In 1994, 70% of Africans had never heard a Telephone ring. People all across Africa desperately needed a reliable and cost-effective means of reaching out to their loved ones and associates wherever they were in the world. That was a human need. Masiyiwa, as a young engineer set out to change that. He had the technology to do it and access to substantial resources. “We didn’t wake up and say we wanted to make billions of dollars; we said we wanted to extend telecommunications to all the people of Africa,” Masiyiwa stated during last year’s commencement address to graduating students of Morehouse College. If you reach out to meet the needs of the people around you, you will wear the crown.

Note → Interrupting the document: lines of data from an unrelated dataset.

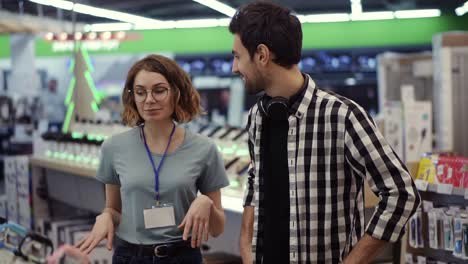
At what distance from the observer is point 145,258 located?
2207 millimetres

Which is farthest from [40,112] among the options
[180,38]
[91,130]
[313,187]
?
[313,187]

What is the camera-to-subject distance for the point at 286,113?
1931 mm

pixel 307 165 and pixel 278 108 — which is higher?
pixel 278 108

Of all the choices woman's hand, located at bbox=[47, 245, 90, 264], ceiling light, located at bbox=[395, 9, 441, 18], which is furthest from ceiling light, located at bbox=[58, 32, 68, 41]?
ceiling light, located at bbox=[395, 9, 441, 18]

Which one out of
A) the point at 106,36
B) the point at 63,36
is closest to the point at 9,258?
the point at 63,36

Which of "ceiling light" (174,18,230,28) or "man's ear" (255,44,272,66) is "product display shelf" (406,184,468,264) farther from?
"ceiling light" (174,18,230,28)

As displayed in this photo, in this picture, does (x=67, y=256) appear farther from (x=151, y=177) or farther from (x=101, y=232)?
(x=151, y=177)

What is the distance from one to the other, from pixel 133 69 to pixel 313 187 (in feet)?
2.75

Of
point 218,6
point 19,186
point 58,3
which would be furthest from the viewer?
point 218,6

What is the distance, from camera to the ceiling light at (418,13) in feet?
37.8

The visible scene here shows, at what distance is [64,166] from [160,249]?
3933mm

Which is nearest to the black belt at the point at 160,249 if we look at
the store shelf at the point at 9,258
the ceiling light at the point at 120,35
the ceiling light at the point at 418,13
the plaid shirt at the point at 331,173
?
the store shelf at the point at 9,258

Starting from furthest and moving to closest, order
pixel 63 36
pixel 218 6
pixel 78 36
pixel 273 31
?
pixel 218 6, pixel 78 36, pixel 63 36, pixel 273 31

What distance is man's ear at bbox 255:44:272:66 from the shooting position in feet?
6.22
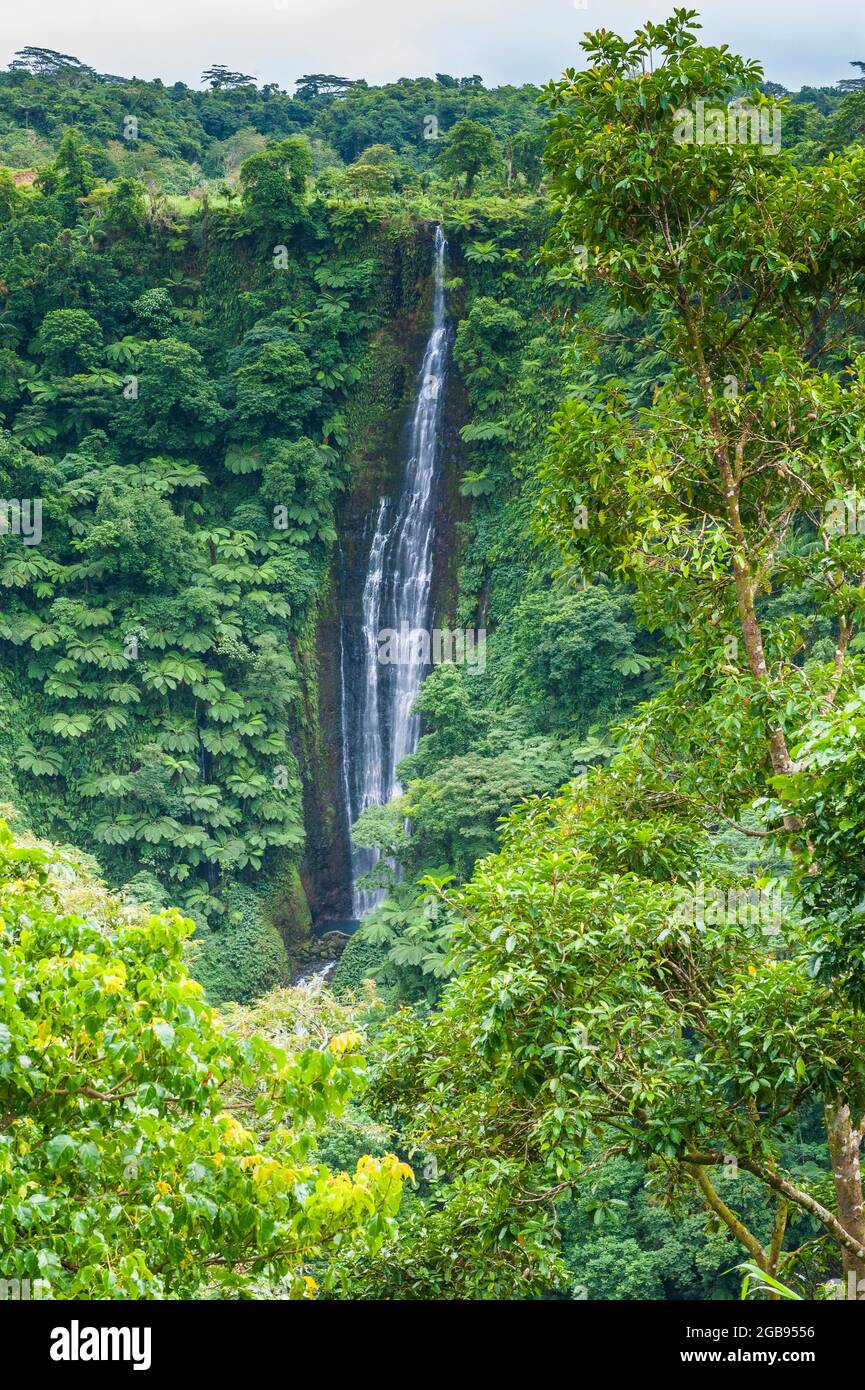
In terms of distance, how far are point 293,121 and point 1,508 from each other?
20.7 m

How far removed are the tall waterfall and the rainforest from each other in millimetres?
89

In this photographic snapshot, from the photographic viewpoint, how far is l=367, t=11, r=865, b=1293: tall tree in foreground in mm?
5023

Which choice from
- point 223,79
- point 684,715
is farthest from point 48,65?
point 684,715

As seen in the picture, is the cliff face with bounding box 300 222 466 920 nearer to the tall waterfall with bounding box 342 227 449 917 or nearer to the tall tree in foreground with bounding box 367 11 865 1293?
the tall waterfall with bounding box 342 227 449 917

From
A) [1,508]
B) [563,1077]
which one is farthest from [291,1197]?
[1,508]

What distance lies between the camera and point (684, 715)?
6.02 meters

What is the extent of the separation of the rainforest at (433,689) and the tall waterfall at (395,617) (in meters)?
0.09

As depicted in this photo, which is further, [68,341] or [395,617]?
[395,617]

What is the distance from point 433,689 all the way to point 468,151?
1099 centimetres

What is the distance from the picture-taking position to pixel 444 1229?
5375 mm

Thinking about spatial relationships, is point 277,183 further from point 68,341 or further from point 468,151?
point 68,341

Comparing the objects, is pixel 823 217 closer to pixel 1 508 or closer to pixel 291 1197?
pixel 291 1197

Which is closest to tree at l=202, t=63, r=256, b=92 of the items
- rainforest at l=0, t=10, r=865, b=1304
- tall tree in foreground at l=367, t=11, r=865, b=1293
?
rainforest at l=0, t=10, r=865, b=1304

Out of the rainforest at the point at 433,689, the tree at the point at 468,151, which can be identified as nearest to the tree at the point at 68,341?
the rainforest at the point at 433,689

- Be Patient And Relentless; Never Give Up
Few people are as patient and as relentless as Masiyiwa. In 1993, when Masiyiwa set out to establish Zimbabwe’s first independent mobile telecoms network, he encountered stiff opposition from the Zimbabwean government. The Zimbabwean Post & Telecommunications Corporation (PTC) – a government-owned entity held a monopoly over the telecommunications business in the country and the corporation was vehemently opposed to granting Masiyiwa a mobile operating license. The Government threatened to prosecute him if he dared to proceed with his venture. Masiyiwa took the battle to court, and the case lingered for close to five years. It was a slow and long process, but Masiyiwa never gave in. Of course the government tried to subdue and frustrate him, but Masiyiwa was resolute. He was determined to challenge the government’s monopoly of telecommunications services in the country and was keen to launch his own mobile telecoms network. His persistence paid off. By 1997, the court ruled in his favour and Masiyiwa was able to launch Econet wireless. Develop a tough skin; be relentless, and be patient. Success hardly occurs in a split second; you need to learn to wait for your moment
- Work Hard And Stay Focused
This is a no-brainer. Nothing good in this world comes easily, least of all, success. You may have identified a need and possess the most brilliant business ideas. You may even have the praying spirit of Jesus; but if you are lazy you’re doomed to fail. Success requires hard work. Masiyiwa works long hours every day and has cultivated the requisite discipline to be focused. Work Hard And Stay Focused!
- Pray Hard
“God will do nothing except you pray; and you have to be clear what you want”- Strive Masiyiwa
This might sound like illogical business advice particularly if you’re an atheist. But according to Masiyiwa, a devout Christian, prayers are essential for success in business. Masiyiwa has stated countless times that when he was battling the Zimbabwean government in court for the right to operate a mobile Telecoms license, he prayed fervently. While the court case lingered, Masiyiwa prayed for victory. Even though it took four years, Masiyiwa’s prayers were eventually answered. Employees at Econet and people close to Masiyiwa confirm that the tycoon never takes any important business decision before first going on his knees. Judging by Econet’s raving success, Masiyiwa’s prayers actually work. Prayers may work for you as well.
- Give Back
What you give comes back to you ten-fold. Masiyiwa is Zimbabwe’s biggest philanthropist. Along with his wife, Tsitsi, Masiyiwa is a co-founder of the Capernaum Trust, a Zimbabwe-registered privately funded Christian charity which sponsors the education of over 28,000 Zimbabwean orphans. Apart from providing scholarships to these children, the organization also provides food packs and healthcare for them. Masiyiwa funds the trust from his own personal resources with support from Econet Wireless. The Universe seems to have rewarded his generosity with brilliant success and a $600 million fortune.